By Dan Byrne for AMLi
MANY COUNTRIES who have signed up to FATF’s rigorous AML standards are not putting them into practice, the agency’s chief warned today.
FATF President Marcus Pleyer said “huge gap” has opened up between theory and practice, putting FATF member states at the mercy of their own shortcomings.
He called for a more robust leadership from nations and singled out the United States as a country whose leadership is “one of the most powerful tools.”
Speaking at a Financial Sector Innovation Policy Roundtable in the US, Dr Pleyer called on nations to take the strides they have made in AML frameworks and use them effectively.
He said that stronger nations like the United States should be a beacon to other jurisdictions trying to update their fight against financial crime.
“Overall, there is a huge gap between the FATF standards and the reality on the ground,” he told those in attendance. “That is why the US and other FATF members must lead by example.”
The roundtable discussion was also attended by newly appointed US Secretary of the Treasury Janet Yellen.
The first woman to hold the position, Yellen took the job on the back of decades of experience in banking and finance – a major chunk of which was spent working with the American Federal Reserve.
At a confirmation hearing before Joe Biden’s inauguration last month, she stressed that combatting money laundering was a very high priority.
Separately, the United States has recently passed a major overhaul of AML rules within its latest Defence Act.
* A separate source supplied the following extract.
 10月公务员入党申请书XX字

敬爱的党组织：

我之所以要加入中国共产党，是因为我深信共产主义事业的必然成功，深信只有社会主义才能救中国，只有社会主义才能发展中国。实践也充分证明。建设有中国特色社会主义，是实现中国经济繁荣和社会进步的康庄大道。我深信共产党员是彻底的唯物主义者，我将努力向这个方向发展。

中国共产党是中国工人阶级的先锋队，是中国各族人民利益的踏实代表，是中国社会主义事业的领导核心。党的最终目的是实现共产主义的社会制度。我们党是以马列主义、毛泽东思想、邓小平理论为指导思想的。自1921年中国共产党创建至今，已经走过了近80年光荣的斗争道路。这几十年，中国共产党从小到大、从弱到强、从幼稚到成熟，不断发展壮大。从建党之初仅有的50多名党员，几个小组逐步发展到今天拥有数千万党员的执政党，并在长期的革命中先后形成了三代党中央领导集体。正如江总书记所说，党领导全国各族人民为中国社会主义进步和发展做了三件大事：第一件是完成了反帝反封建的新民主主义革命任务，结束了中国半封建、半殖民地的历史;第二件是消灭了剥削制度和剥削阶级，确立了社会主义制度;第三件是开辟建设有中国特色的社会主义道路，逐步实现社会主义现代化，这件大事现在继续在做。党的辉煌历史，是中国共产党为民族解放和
One of the major developments attached to this overhaul is the introduction of a robust beneficial ownership registry.
There had been strong calls for this kind of registry for almost a decade, but it was regularly met with opposition from legal and finance professionals – commonly on privacy concerns.
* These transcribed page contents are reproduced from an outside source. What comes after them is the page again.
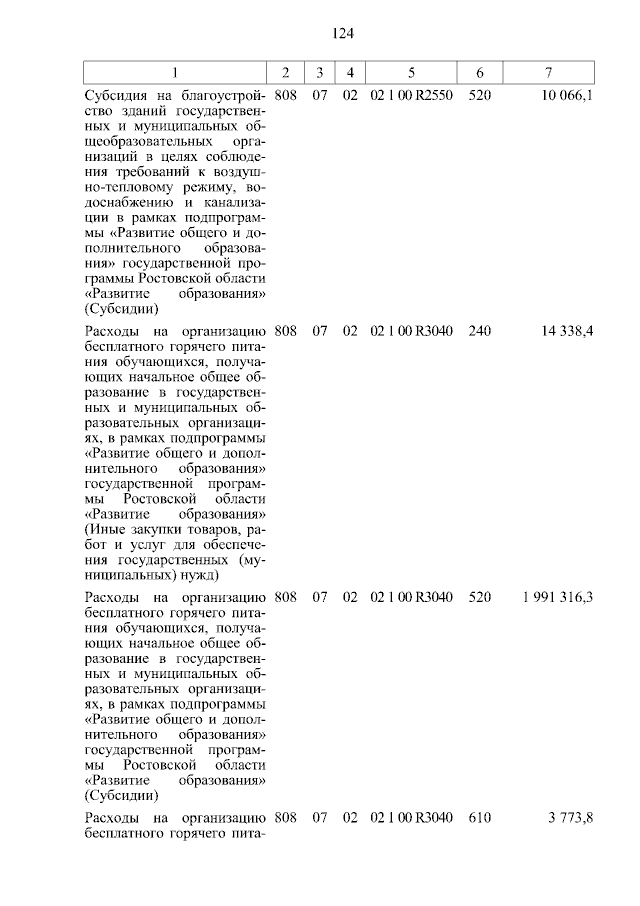 124

| 1 | 2 | 3 | 4 | 5 | 6 | 7 |
|---|---|---|---|---|---|---|
| Субсидия на благоустройство зданий государственных и муниципальных общеобразовательных организаций в целях соблюдения требований к воздушно-тепловому режиму, водоснабжению и канализации в рамках подпрограммы «Развитие общего и дополнительного образования» государственной программы Ростовской области «Развитие образования» (Субсидии) | 808 | 07 | 02 | 02 1 00 R2550 | 520 | 10 066,1 |
| Расходы на организацию бесплатного горячего питания обучающихся, получающих начальное общее образование в государственных и муниципальных образовательных организациях, в рамках подпрограммы «Развитие общего и дополнительного образования» государственной программы Ростовской области «Развитие образования» (Иные закупки товаров, работ и услуг для обеспечения государственных (муниципальных) нужд) | 808 | 07 | 02 | 02 1 00 R3040 | 240 | 14 338,4 |
| Расходы на организацию бесплатного горячего питания обучающихся, получающих начальное общее образование в государственных и муниципальных образовательных организациях, в рамках подпрограммы «Развитие общего и дополнительного образования» государственной программы Ростовской области «Развитие образования» (Субсидии) | 808 | 07 | 02 | 02 1 00 R3040 | 520 | 1 991 316,3 |
| Расходы на организацию бесплатного горячего пита- | 808 | 07 | 02 | 02 1 00 R3040 | 610 | 3 773,8 |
Now, it is law – something which Pleyer has praised from a FATF perspective.
“I note the recent passing of legislation concerning beneficial ownership here in the States,” he said. “And also warmly welcome the Treasury Secretary’s commitment to making AML innovation a high priority.”
He took his praise a step further by calling US leadership “one of the most powerful tools in the fight against money laundering.”